Sensitivity Analyses

We conducted additional analyses to explore whether results were sensitive to model structure and assumptions. We implemented a marginal structural model with only inverse probability of exposure weights, but no censoring weights, to assess whether exposure or censoring weights were driving the difference between the unweighted and weighted effects. Next, we implemented a complete case analysis (i.e. an analysis among individuals with no missing data) to assess the extent to which the imputation assumptions could be driving the results. Finally, we implemented a model using covariate adjustment, rather than weights because such methods are more familiar. However, in the presence of time-varying confounding affected by prior exposure, covariate-adjusted Cox models can result in biased estimates of effect [25, 26].

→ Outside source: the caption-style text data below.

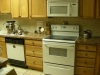Our kitchen is also available as part of your rental, for an additional fee.
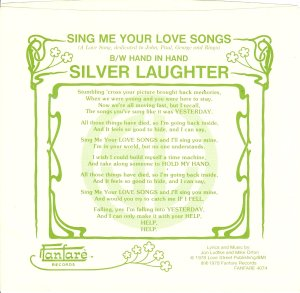 Sing Me Your Love Songs Cover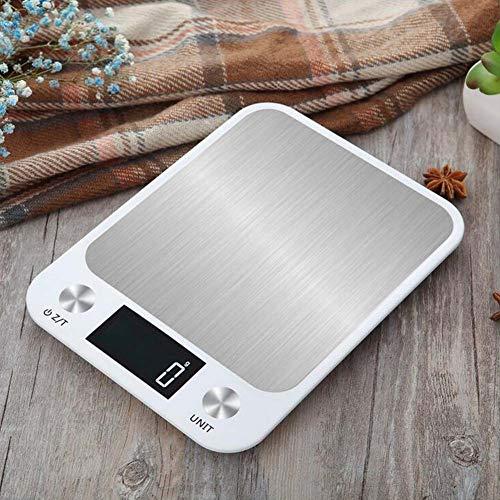 JTY Digitale Küche Lebensmittel Scale Multifunktion Tare Funktion Küche Gewichtsgewicht Waagen für das Kochen und Backen Edelstahl,White - Skala-timer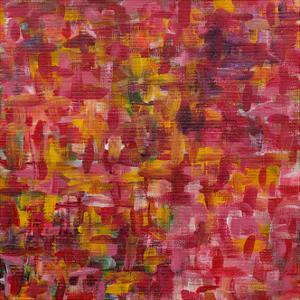 Mixed Emotions in Red I by Everett Spruill
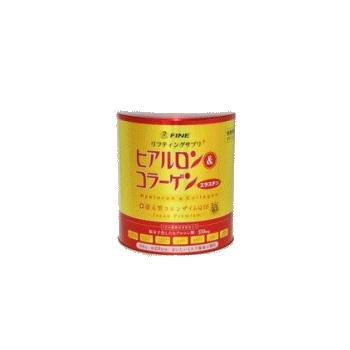 【ヒアルロン酸、コラーゲン、エラスティン】ファイン ヒアルロン&コラーゲン 196g 3箱セット【RCP】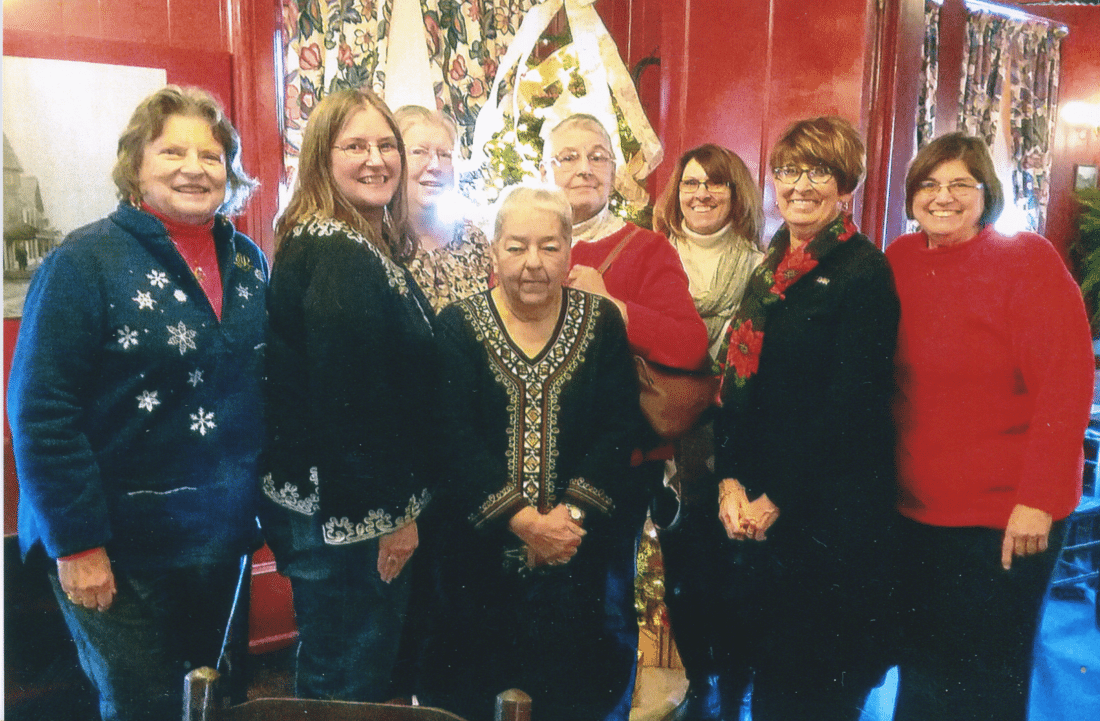 From left, Benjamin Prescott Chapter Daughters of the American Revolution members Carl Abell, Kari Wendell, Lisa Sedlmayer, Toni Sherman, Mercy Warren, Barbara Pietro, Brenda Johnson, regent, and Bonnie Larkin.  Submitted photo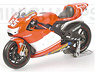 DUCATI DESMO16  1.GP VICTORY DIRTY VERSION (ミニカー)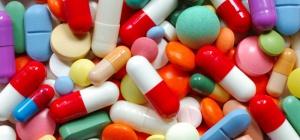Антибиотики широкого спектра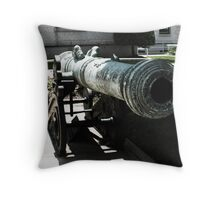 Annapolis Canon Throw Pillow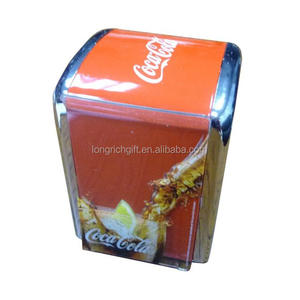 Cola Tin Napkin holder /Tissue box restaurant servilletero/dispenser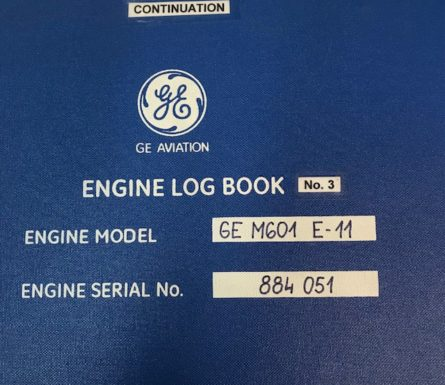 Surplus Walter Engine available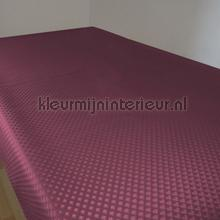 Diagonale ruitjes oilcloth Kleurmijninterieur firkant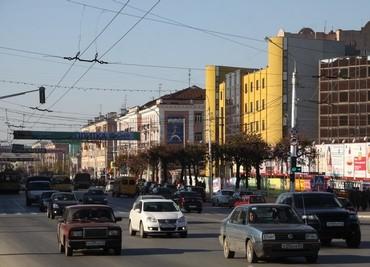 """Фото из архива """"РГ"""""""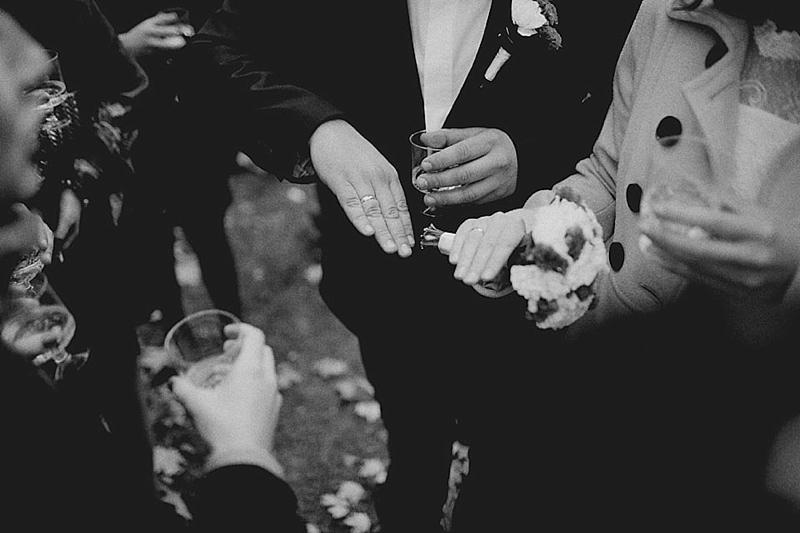 Vestuvių fotografas - baltiremeliai.lt (29)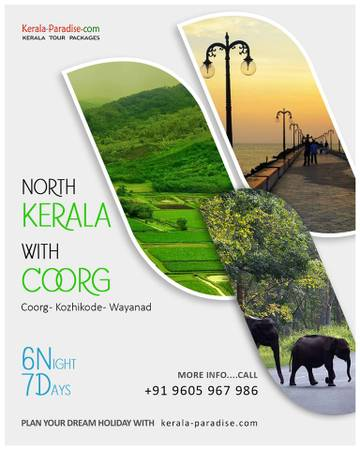Plan south India tour with best Kerala tour Operator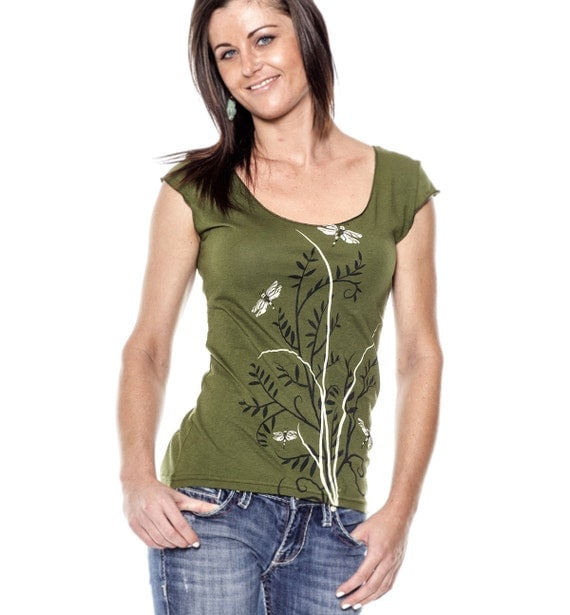 Dragonflies T Shirt Flora Cap Sleeve Olive By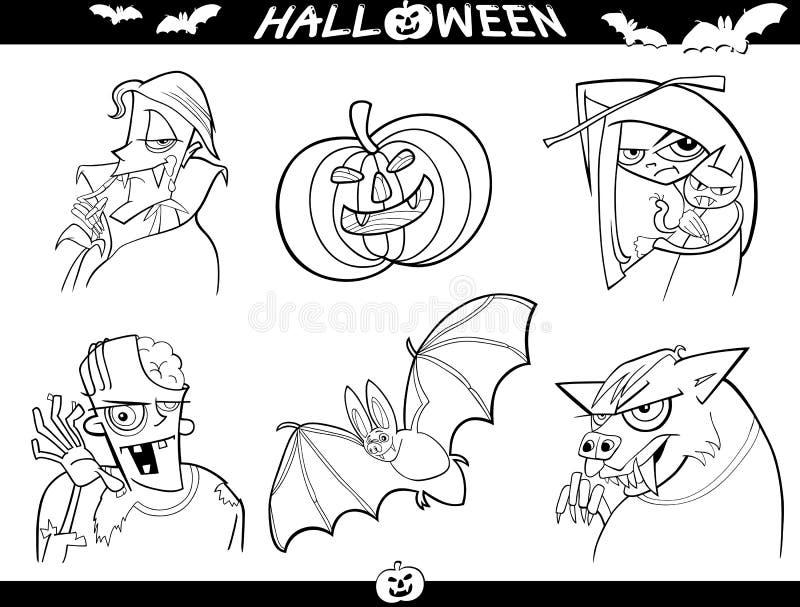 Halloween tecknad filmteman för färgläggning royaltyfri illustrationer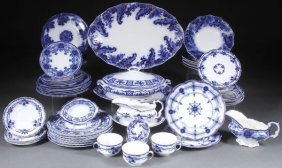 A 73 Piece Collection Of English Staffordshire Fl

Statistical analyses were implemented using SAS 9.3.

Ethics Approval

Permission for collecting the household surveillance and HIV and health survey data was obtained from the University of KwaZulu-Natal research ethics committee, and renewed annually. The current analysis was approved by the Public Health-Nursing Institutional Review Board at the University of North Carolina, Chapel Hill.

Results

Study Population

Overall, 18,383 persons 15–24 years were enumerated in the catchment area in at least two surveillance rounds from 2006–2010 (Figure 1). Youth who were HIV-infected before the origin (N=1054, 6%) were excluded as were youth who reported knowing their HIV status at their first HCT report (N=3985, 22%), since we could not estimate the origin. Persons with missing HCT status, HIV status, or both were also excluded. Most of these excluded youth were migrants enumerated as household members but not residing in the catchment area (N=6013, 33%). Others resided in the catchment area but had insufficient information to classify their exposure (HCT), outcome (HIV status), or both (N=3372, 18%). The study sample included the remaining youth (N=3959, 22%). Of these 1167 (29%) were initially HCT-exposed and 2792 (71%) initially HCT-unexposed. Of the persons who were initially HCT-unexposed, 38% became HCT-exposed during follow-up (N=1064) and the rest remained HCT-unexposed (N=1728). Among persons excluded for having missing information, some had sufficient HCT information for initial classification (N=1611, 48%). Of these excluded persons, the initial prevalence of HCT exposure was comparable (25%) to the initial prevalence of HCT exposure among included youth (29%) and covariate distributions were similar.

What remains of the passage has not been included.